[A block of data]
=====

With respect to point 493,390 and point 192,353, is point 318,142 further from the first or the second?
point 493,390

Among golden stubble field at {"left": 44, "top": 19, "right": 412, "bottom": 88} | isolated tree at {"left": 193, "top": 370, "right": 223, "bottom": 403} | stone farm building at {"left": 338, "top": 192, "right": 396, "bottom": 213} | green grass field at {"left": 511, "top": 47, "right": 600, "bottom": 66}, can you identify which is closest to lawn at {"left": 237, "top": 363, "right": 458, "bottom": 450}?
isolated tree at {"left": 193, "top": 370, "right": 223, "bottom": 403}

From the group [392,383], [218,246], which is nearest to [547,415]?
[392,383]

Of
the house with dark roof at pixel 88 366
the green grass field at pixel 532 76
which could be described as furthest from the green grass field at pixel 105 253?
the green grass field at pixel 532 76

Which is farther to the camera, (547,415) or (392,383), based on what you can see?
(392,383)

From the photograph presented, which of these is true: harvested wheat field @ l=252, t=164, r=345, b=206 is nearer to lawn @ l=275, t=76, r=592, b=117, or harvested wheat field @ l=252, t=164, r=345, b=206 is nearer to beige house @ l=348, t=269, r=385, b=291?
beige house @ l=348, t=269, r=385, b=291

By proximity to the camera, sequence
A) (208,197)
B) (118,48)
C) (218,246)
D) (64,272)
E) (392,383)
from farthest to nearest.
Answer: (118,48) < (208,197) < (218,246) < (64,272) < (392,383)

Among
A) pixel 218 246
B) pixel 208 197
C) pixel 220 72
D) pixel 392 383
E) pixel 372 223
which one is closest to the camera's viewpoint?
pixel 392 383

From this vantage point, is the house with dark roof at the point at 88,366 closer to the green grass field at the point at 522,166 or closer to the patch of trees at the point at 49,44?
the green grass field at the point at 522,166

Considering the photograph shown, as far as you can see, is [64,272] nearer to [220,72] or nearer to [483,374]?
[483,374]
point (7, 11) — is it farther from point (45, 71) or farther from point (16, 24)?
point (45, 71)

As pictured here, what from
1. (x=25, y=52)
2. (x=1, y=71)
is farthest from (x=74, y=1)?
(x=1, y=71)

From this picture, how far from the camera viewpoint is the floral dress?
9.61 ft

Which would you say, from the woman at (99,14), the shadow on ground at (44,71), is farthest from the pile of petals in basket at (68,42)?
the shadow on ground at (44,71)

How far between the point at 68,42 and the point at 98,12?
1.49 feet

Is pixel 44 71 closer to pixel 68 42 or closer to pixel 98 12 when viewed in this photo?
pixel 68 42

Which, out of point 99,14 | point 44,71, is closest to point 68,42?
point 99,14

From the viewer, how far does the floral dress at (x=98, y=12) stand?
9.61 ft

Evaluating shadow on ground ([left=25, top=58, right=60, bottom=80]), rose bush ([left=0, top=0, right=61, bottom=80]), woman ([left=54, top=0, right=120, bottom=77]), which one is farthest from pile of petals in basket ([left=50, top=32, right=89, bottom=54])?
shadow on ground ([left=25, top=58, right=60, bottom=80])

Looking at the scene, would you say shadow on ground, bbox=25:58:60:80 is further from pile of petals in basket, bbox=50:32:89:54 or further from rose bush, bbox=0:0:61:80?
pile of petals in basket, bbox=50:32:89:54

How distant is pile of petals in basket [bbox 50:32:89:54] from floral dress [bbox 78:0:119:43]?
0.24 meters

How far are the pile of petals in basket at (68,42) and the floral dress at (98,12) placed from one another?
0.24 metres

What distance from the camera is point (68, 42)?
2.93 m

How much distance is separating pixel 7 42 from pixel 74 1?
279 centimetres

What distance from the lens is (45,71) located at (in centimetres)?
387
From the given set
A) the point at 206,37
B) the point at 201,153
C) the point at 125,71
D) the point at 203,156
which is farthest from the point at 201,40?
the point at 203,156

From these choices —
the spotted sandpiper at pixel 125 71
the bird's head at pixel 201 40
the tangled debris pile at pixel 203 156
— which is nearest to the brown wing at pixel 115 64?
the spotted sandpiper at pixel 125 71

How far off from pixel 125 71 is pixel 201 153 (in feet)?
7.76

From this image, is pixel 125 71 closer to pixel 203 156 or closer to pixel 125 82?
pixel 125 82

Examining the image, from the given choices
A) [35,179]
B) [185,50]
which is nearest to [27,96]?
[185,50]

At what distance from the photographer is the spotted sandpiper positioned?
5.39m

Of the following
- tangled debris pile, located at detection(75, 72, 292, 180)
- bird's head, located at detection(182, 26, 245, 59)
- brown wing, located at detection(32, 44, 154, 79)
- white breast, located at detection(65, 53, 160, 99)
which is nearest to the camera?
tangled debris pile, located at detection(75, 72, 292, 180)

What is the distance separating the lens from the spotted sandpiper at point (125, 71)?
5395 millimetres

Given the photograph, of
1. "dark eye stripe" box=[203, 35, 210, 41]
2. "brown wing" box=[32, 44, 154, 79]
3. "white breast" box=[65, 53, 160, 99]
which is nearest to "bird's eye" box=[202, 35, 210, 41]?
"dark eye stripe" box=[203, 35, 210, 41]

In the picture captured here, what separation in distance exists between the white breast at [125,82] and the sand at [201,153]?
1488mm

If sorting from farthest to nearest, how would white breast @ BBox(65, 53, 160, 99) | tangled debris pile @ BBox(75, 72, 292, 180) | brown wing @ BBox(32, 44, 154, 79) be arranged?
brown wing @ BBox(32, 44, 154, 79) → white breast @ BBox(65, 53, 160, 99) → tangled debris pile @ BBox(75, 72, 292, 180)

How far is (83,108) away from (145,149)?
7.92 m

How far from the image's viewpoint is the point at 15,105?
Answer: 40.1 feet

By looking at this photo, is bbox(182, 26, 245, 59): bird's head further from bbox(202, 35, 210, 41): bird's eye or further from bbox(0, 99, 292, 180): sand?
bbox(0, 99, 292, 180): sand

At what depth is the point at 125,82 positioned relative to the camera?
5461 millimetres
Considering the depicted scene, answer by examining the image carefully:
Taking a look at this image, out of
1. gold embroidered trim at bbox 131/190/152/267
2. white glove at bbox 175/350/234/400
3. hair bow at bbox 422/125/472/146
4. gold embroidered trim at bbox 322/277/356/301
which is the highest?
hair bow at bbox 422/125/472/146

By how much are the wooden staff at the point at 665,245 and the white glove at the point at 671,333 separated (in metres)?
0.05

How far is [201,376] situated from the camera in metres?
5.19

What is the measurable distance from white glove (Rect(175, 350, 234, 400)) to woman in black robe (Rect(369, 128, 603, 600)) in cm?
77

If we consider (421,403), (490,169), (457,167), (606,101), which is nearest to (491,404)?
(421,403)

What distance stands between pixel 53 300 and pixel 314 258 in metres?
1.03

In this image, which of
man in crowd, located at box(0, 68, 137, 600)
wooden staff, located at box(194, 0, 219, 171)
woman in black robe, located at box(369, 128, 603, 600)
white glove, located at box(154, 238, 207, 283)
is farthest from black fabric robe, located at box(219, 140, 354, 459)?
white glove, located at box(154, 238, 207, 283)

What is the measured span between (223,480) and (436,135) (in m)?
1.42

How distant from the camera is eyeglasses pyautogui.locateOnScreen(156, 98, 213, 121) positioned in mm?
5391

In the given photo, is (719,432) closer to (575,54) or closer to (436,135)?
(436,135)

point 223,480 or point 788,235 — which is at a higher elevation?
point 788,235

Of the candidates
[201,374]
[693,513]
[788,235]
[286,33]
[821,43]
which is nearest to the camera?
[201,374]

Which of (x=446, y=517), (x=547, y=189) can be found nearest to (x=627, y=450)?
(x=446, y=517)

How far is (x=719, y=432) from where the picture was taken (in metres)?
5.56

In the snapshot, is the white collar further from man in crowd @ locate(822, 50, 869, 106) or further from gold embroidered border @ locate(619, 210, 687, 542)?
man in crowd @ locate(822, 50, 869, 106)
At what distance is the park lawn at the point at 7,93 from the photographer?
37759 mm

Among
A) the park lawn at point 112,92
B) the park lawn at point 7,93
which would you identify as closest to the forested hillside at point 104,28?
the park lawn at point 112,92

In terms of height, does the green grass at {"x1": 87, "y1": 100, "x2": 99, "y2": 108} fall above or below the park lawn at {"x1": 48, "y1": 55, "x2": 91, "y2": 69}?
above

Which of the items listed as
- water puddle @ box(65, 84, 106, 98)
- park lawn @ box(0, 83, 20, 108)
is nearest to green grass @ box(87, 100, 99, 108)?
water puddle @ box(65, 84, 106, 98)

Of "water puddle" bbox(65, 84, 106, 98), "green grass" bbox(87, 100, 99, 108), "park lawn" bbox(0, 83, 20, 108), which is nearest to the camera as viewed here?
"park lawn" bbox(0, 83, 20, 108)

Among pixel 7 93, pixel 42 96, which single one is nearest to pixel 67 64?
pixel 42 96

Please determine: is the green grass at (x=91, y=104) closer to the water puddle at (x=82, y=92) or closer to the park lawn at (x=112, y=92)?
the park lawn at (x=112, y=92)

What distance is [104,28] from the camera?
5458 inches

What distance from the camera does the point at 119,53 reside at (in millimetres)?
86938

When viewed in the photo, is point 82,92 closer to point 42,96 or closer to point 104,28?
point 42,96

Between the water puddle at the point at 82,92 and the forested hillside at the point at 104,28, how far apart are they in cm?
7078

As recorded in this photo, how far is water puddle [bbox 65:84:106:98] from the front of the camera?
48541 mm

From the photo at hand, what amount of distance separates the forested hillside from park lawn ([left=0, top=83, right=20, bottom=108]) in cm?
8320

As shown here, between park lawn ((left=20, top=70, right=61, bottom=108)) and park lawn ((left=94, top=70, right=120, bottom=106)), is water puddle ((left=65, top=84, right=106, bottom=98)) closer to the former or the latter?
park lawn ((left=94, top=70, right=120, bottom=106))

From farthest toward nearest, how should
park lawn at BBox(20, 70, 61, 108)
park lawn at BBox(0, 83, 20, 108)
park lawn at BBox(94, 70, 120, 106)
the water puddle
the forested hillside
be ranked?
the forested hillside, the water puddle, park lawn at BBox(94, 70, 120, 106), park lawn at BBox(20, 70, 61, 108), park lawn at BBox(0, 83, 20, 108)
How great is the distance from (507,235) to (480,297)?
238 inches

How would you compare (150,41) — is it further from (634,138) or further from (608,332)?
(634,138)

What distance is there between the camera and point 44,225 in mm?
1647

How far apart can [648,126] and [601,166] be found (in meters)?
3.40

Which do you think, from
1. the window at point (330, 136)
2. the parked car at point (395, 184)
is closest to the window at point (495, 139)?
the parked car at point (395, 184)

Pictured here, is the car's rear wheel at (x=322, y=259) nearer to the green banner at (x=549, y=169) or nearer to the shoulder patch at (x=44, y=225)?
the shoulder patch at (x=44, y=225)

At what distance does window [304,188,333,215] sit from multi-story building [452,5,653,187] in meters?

=====

**WRITTEN EXERCISE:** Copy out the lines from the one containing "Considering the depicted" to the one containing "3. hair bow at bbox 422/125/472/146", inclusive, without any change.

**RESULT OF THIS TASK:**
Considering the depicted scene, answer by examining the image carefully:
Taking a look at this image, out of
1. gold embroidered trim at bbox 131/190/152/267
2. white glove at bbox 175/350/234/400
3. hair bow at bbox 422/125/472/146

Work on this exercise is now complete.